As ciências da mente dão-nos boas razões para pensar que nossas mentes são feitas de matéria. Mas, daí concluir que a consciência ou livre-arbítrio é uma ilusão, é muito pouco convincente. É como inferir a partir de descobertas da química orgânica que a vida é uma ilusão só porque os organismos vivos são feitos de material não-vivo. Grande parte do progresso na ciência vem precisamente da compreensão das totalidades segundo as suas partes, sem que isso sugira o desaparecimento das totalidades. Não há nenhuma razão para definir a mente ou o livre-arbítrio de uma forma que começa por cortar a possibilidade do seu desenvolvimento e existência.
Os nossos cérebros são as coisas mais complexamente organizadas do universo conhecido, exactamente o tipo de coisas que poderiam, eventualmente, explicar a razão de cada um de nós ser único, porque somos criaturas conscientes e porque os humanos têm habilidades para compreender, conversar, e criar muito além dos precursores dessas habilidades, os outros animais. As descobertas da neurociência no próximo século irão esclarecer como funciona a consciência e pensar o trabalho que realiza de acordo com a sua natureza, porque os nossos cérebros complexos funcionam de acordo com uma natureza própria.
(...) Mas, primeiro, precisamos definir o livre-arbítrio de forma mais razoável e útil. Muitos filósofos, inclusive eu, entendem o livre-arbítrio como um conjunto de capacidades para imaginar futuros cursos de ação, deliberar sobre as razões para escolhê-los, planear as ações à luz da presente deliberação e controle face a desejos concorrentes. Nós agimos pela nossa própria vontade livre na medida em que temos a oportunidade de exercer essas capacidades, sem pressão externa ou interna razoável. Somos responsáveis pelas nossas ações, grosso modo, na medida em que possuímos essas capacidades e temos a oportunidade de exercê-las.
Essas capacidades de deliberação consciente: o pensamento racional e o auto-controle, não são habilidades mágicas. Não precisam pertencer à alma imaterial fora do reino da compreensão científica (na verdade, uma vez que não sabemos como as almas são, se as trabalhassemos isso não ajudaria a explicar essas capacidades). Pelo contrário, estas são os tipos de capacidades cognitivas que os psicólogos e neurocientistas estão bem posicionados para estudar.

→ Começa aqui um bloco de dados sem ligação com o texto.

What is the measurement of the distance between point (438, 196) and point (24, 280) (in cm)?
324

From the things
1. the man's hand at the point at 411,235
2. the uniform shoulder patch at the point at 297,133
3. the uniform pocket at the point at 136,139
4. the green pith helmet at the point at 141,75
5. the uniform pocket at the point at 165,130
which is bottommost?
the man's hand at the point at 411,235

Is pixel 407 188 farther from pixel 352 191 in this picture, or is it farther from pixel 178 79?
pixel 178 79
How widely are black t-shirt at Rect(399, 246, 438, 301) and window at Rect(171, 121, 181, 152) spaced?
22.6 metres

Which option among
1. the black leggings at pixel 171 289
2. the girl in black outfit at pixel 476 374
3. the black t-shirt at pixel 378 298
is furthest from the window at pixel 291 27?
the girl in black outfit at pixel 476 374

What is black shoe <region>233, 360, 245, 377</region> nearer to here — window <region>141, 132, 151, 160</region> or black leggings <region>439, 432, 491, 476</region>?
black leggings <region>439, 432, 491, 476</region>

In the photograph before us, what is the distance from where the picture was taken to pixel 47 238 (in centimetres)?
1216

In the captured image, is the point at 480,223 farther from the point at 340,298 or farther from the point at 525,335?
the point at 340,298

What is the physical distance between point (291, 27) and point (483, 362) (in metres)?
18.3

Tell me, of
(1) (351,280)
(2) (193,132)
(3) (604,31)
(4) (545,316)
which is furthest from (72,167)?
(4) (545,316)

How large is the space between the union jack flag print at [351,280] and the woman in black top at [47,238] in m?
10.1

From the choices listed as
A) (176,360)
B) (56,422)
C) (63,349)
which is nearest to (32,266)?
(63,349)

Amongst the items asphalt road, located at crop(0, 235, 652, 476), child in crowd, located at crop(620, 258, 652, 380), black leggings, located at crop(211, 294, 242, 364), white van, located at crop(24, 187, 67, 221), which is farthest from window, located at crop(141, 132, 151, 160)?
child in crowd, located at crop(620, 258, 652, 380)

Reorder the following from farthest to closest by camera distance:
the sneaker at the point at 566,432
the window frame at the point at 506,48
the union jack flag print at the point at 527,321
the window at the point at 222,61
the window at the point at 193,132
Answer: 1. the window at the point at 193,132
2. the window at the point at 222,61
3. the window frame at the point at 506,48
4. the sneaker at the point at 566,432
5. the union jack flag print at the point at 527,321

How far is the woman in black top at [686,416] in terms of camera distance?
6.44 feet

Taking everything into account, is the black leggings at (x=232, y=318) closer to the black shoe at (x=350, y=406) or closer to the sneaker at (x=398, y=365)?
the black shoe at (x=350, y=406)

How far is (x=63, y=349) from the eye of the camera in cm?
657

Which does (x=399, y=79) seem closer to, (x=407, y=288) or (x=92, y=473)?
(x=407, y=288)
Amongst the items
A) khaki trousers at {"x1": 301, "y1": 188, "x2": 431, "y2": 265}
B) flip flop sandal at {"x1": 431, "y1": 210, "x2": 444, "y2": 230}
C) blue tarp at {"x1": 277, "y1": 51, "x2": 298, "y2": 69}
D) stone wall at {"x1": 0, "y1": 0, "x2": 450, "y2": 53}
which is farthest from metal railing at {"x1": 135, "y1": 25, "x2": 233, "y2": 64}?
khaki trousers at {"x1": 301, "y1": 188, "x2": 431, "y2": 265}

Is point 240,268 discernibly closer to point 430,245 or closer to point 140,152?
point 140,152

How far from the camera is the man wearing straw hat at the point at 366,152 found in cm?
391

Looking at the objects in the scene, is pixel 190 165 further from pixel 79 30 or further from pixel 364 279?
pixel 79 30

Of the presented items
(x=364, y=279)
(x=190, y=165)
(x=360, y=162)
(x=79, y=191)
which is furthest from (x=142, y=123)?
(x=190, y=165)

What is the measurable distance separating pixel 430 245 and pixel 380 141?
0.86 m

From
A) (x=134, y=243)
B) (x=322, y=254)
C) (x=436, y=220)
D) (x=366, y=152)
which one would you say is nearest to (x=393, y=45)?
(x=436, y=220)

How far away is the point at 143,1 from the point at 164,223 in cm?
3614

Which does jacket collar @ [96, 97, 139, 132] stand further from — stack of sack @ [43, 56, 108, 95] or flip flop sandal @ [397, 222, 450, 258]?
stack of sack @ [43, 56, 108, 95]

Esta concepção do livre-arbítrio representa uma visão de longa data e dominante na filosofia, embora seja normalmente ignorada por cientistas para concluir que o livre-arbítrio é uma ilusão. Note-se também que a maioria dos não-filósofos tem intuições sobre a ação livre e responsável que confirmam esta concepção de livre-arbítrio. Pesquisadores no novo campo de estudo da filosofia experimental sabem o que "o povo" pensa sobre estas questões filosóficas e porquê. Por exemplo, entre os meus colaboradores descobri que a maioria pensa que o livre-arbítrio e responsabilidade são compatíveis com o determinismo, isto é, com a tese de que todos os acontecimentos são parte de uma cadeia-lei de tal forma que acontecimentos anteriores tornam necessários acontecimentos posteriores. Isto é, a maioria das pessoas julga que podemos ter livre-arbítrio e ser responsáveis pelas nossas ações, mesmo se todas as decisões e ações são inteiramente causadas por acontecimentos anteriores de acordo com as leis naturais.